Researchers collect samples of frozen soil in the Yukon
The main advantage of studying ancient DNA is that researchers can observe organisms that are usually not well fossilized. “An animal has only one body and it is not very likely to fossilize,” Merki said. In addition, you must be able to find it. “But the same animal continuously dumps large amounts of DNA into the environment throughout its life.”
Soil samples (dating from 30,000 to 5,000 years ago) showed that mammoths and horses probably existed in this polar environment much more than previously thought.
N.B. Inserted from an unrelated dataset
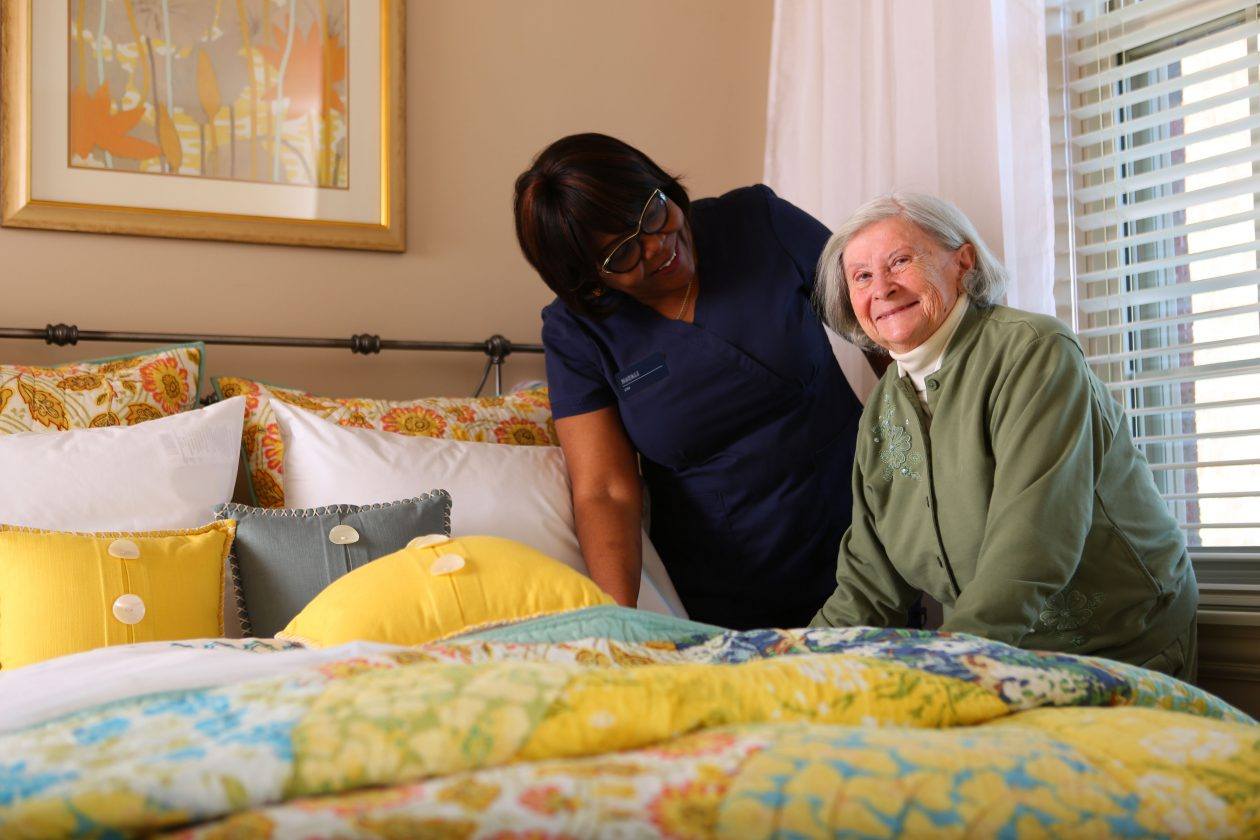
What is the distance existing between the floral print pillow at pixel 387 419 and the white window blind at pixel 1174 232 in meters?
1.05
DNA data show that mammoths and horses experienced severe population decline during the Pleistocene-Holocene transition period, but not all of them disappeared at once due to climate change or overhunting.
A study published in the October issue of the journal Nature found that some mammoths were isolated on islands far from human contact until 4,000 years ago. However, the new study is the first to reveal that small populations of mammoths lived alongside humans until the Holocene and as far back as 5,000 years ago in mainland North America. Hendrik Poinar, lead author and director of the Ancient DNA Center at McMaster University, said:
The extinction of the Great Lakes in this period has been largely attributed to two causes: the hunting of ancient humans and the climatic catastrophe. The new study shifts the focus from this long-standing two-dimensional debate in paleontology.
According to Poinar, the new study provides evidence that the extinction of the great North American species is more detailed. There is no doubt that the animals were under the pressure of human predators and rapid climate change, but the question is how much they were hunted and whether hunting was really a turning point that led to their extinction.
Analysis of ancient DNA from soil can give us a great deal of knowledge about ancient life, and the Arctic frozen soil is ideal for this type of ancient DNA study because it preserves the freezing of ancient DNA well. But that may not be possible forever: As Arctic ice melts as temperatures rise rapidly, much of life history information is lost. In fact, this information disappears before anyone has a chance to read it.
The study is published in the journal Nature Communications.